Source: Crawfordsville Sunday Star, April 3, 1898 - thanks muches to Kim H for the obit of this very important Montgomery Countian :)

I. F. Wade died on Thursday morning at his home on South Washington street after a quick decline. It was thought at one time that he might be able to rally. He was born in Middletown, Ohio in 1811. He came to this city when it was only a government land office. His wife died fifty years ago and he never remarried. His living children are Mrs. E.W. Smock, of Denver, Colorado; Mrs. Stover, of this city, and Tip Wade, of Lafayette.

*Note - Masonic Cemetery Records list him as a Soldier
*Note - Occupation - Stone cutter (there are many tombstones in Montgomery county that have the name "Wade" as the carver of the stone)


Source: Crawfordsville Weekly Journal Friday 1 April 1898
At 11 o’clock Thursday morning I. F. Wade died at his residence on South Washington Street, after an illness of several weeks.

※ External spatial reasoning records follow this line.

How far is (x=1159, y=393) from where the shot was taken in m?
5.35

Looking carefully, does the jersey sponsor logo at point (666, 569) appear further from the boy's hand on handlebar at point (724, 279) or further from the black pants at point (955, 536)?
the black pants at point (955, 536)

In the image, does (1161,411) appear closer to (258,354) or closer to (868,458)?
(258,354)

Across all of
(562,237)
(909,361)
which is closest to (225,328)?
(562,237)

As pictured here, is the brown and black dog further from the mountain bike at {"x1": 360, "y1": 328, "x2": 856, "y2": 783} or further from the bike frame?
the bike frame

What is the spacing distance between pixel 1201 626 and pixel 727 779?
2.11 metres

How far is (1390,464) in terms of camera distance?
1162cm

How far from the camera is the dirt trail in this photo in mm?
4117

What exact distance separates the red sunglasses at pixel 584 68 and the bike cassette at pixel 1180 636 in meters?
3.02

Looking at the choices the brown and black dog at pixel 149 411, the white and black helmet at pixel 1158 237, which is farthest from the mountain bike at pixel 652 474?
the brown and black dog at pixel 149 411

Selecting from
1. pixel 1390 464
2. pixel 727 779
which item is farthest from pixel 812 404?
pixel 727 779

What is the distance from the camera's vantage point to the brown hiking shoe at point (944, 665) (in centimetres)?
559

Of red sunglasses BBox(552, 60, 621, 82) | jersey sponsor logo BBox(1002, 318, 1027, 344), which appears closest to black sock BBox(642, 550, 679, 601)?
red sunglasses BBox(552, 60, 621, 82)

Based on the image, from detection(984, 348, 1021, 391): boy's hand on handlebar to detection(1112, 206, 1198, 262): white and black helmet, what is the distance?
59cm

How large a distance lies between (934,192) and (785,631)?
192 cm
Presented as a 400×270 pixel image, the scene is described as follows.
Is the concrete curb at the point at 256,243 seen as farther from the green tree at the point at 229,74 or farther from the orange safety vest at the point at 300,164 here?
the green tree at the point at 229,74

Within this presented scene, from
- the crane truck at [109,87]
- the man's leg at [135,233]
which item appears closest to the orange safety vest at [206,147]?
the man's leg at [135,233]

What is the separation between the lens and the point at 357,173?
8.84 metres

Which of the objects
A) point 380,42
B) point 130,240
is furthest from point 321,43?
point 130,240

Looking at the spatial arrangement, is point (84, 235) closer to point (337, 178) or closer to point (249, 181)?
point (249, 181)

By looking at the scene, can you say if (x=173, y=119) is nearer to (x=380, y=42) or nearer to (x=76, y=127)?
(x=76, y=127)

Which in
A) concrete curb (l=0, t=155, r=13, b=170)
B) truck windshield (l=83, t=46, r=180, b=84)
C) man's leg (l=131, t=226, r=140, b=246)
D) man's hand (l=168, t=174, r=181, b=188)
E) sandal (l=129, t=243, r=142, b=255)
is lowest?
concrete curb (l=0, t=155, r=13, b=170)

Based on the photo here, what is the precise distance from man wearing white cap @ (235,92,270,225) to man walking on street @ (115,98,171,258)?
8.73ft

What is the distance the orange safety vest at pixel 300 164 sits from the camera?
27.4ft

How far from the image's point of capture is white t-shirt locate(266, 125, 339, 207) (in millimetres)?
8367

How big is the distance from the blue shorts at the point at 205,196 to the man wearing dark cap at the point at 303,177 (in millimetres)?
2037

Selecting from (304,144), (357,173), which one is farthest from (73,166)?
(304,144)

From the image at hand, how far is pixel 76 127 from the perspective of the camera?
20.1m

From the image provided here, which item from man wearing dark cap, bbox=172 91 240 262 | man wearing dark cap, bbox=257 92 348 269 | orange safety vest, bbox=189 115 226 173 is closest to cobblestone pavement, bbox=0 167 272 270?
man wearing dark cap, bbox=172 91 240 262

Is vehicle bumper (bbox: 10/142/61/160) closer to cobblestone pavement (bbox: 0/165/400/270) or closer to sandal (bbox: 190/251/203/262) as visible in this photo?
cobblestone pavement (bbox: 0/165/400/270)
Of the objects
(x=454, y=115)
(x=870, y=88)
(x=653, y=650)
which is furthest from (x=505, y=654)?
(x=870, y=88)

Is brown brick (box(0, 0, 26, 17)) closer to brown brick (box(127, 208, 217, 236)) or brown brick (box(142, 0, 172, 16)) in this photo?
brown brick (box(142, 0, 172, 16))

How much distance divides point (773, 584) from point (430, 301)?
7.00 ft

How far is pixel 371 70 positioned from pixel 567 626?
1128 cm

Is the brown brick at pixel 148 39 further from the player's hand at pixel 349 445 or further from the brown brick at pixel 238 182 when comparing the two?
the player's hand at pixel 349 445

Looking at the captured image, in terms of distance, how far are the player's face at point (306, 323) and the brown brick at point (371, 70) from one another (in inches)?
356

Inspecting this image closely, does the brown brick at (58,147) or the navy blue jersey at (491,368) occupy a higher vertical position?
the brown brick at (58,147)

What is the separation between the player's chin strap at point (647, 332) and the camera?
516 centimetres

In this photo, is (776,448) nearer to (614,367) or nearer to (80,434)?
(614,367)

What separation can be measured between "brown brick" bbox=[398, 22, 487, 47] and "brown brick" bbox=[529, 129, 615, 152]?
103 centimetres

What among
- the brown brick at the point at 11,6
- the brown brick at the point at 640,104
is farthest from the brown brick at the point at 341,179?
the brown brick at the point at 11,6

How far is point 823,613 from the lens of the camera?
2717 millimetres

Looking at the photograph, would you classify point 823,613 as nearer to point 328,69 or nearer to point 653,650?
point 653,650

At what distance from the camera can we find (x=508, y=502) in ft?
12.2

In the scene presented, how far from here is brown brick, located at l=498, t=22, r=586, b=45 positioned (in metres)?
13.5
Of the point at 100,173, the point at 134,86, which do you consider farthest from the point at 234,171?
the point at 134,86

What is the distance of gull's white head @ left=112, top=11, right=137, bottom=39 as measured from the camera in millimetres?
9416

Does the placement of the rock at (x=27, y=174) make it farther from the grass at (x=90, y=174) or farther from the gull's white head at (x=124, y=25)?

Mr. Wade was one of the oldest and most respected residents of the city, coming here in 1830. He was born at Middletown, Ohio, in 1811, and in 1831 he established here the Crawfordsville Record, of which The Journal is the lineal descendant. His paper was intensely Whig and continued in existence for a number of years, being for quite a while the largest paper in the state. Mr. Wade’s wife died nearly fifty years ago and he leaves three living children. The children are Mrs. E. W. Smock, of Denver, Col.; H. H. Wade, of Lafayette, and Mrs. M. A. Stover, of this city. - - s



Source: Indianapolis News Fri 1 April 1898 p 9

Crawfordsville, April 1 – The death of IF Wade in this city yesterday removed the last of the truly pioneer journalists of Indiana. Mr. Wade was in his 91st year and while he had not engaged in newspaper work for a number of years, he continued an active business life until taken with the illness that proved fatal. Mr. Wade established the Crawfordsville Record in 1831, a Whig paper, which finally was merged into the Crawfordsville Journal. The Record was a five-column folio and was printed on a Ramage press. The forms were inked by the only process then known to the craft – by means of “the balls.”  The paper being the largest in the State, caused a sensation when it appeared and opposing Andrew Jackson as bitterly as it did, it was quoted all over the country.  The Record obtained its paper supply from the paper mill at Madison and once during the heat of a campaign it was suppressed for several weeks by the fact that the roads became so bad that no freight wagons could travel. The paper could not be published on wall paper, as were some of the Southern papers in war times as wall paper was then unheard of in Indiana.  The publication was simply suspended until the rains ceased and the roads dried up. In the meantime the election occurred and the Whigs were ingloriously beaten. The Democrats of the community saw in the Record’s misfortune a special dispensation of Providence.  When Mr. Wade finally got his paper supply, he made things warm for the opposition.  One of Wade’s daughters married AP Luse, the well-know Chicago type founder, who, while a student at Wabash College, learned the printer’s trade in the Record office. The second editor of the Record is also still living in Crawfordsville.  He is George W. Snyder, who purchased the paper some years after its establishment. Mr. Snyder is nearly 90 years old and is an invalid, although still active mentally.  Until about four years ago he was publisher of a small paper at Jamestown.